Wednesday, August 11, 2010

100 years, 100 films 35: Sherlock Holmes and the Scarlet Claw (1944)

I included this film in my stupid film experiment so that I could talk about the way in which World War 2 was infencting every aspect of Hollywood films during the war years. Normally what happens in these Basil Rathbone - Nigel Bruce Sherlock Holmes films, is that Sherlock goes and investigates some crime that relates to the War in some way (the bad guy is a Nazi, some of the suspects are soldiers, the crime involves spies and/or army secrets), and then at the end of the film gives a big speech about how great America or Britain or the Navy or whatever is. But by 1944, it seems that the film makers had, in fact, got bored with this formula, and pretty much jettisoned it entirely.

There is still the obligatory war connection, and the big rousing speech, technically. But the film isn't even pretending to care about either of them. The "war connection" is that... the film is set in Canada, and Canada is... part of the war effort... or something.
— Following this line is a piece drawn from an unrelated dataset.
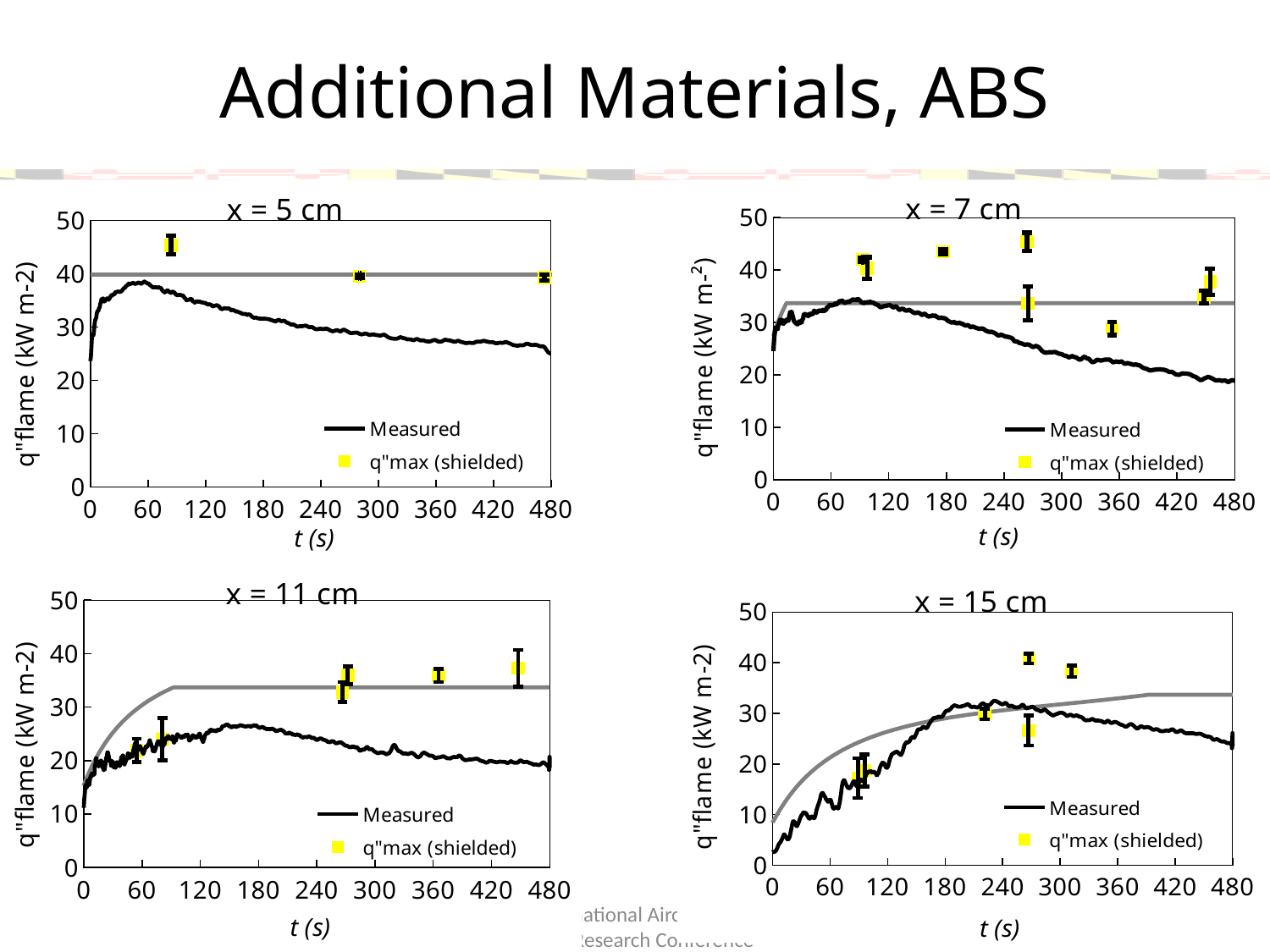
In the x = 7 cm chart, is the Measured value at t = 480 s greater or less than 30? less In the x = 15 cm chart, is the Measured value at t = 0 s greater or less than 10? less In the x = 15 cm chart, does the Measured line rise or fall between t = 0 s and t = 180 s? rise What kind of chart is the x = 5 cm chart? line chart In the x = 5 cm chart, does the Measured line rise or fall between t = 60 s and t = 480 s? fall In the x = 7 cm chart, how many series does the legend list? 2 In the x = 5 cm chart, is the Measured value at t = 60 s greater or less than 30? greater In the x = 5 cm chart, is the Measured value larger at t = 60 s or at t = 480 s? t = 60 s How many charts are shown on the slide? 4 What are the two legend entries in the x = 11 cm chart? Measured and q"max (shielded)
And the big rousing speech is about how necessary Canada is to the winning of the war, but it makes no real sense, and you can just tell that nobody's heart was in it. It feels like Basil Rathbone is sitting there thinking, "well, better get this over with..."

So I guess this film tells us that, by 1944, everyone had pretty much gotten sick of the war. There's only so much rousing b.s. a person can stomache before he just simply isn't roused any more, and there's only so much rousing b.s. a person can make before they just stop caring, and it stops being rousing. And it makes sense. By this point, audiences had been constantly bombarded with messages about how great soliders are and America is and bla bla bla, and honestly I'm surprised it took them this long to get sick of it.

Of course, the fact that the film doesn't work as propaganda doesn't mean that the film is bad. It isn't. It's actually quite good. At this point in the series, Rathbone and Bruce had become truly comfortable in their roles, and their raport together is rather wonderful. The plot is both baffling and insane, two things I like in my Sherlock Holmes, and the atmosphere is remarkably evocative. The supporting cast are all solid, although there is remarkably little Canadian-ness about any of them. I actually kept forgetting that the film was set in Canada, and it was just the occassional dropping of the word "Quebec" that reminded me that I wasn't in England.

This non-Canadian-ness wasn't really a problem for the film, but it does sort of illustrate the laziness with which this film applied its pro-war stuff. I'm pretty sure the film was only set in Canada because the film makers were running through the list of things that Sherlock Holmes hadn't made speeches about, and the only things left were "Canada" and "the Postal Service". After much deliberation, they decided to go with Canada, but nobody could be bothered putting any effort into the thing.